> _Exercise goal_: Reproduce all the lines below exactly and omit the images.

> _Dataset section_:
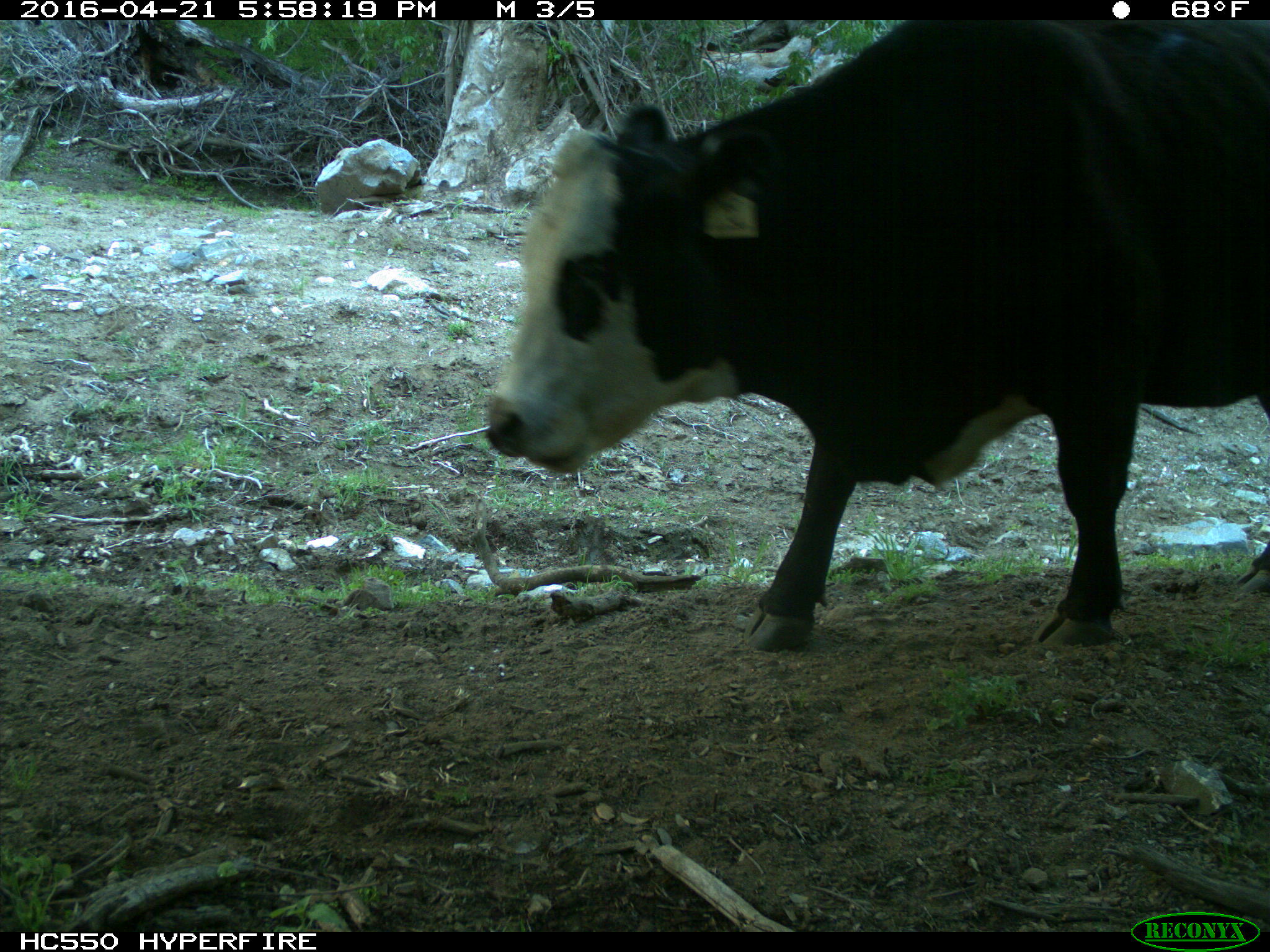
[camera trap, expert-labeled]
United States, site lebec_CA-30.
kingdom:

> _Task output_:
[camera trap, expert-labeled]
United States, site lebec_CA-30.
kingdom:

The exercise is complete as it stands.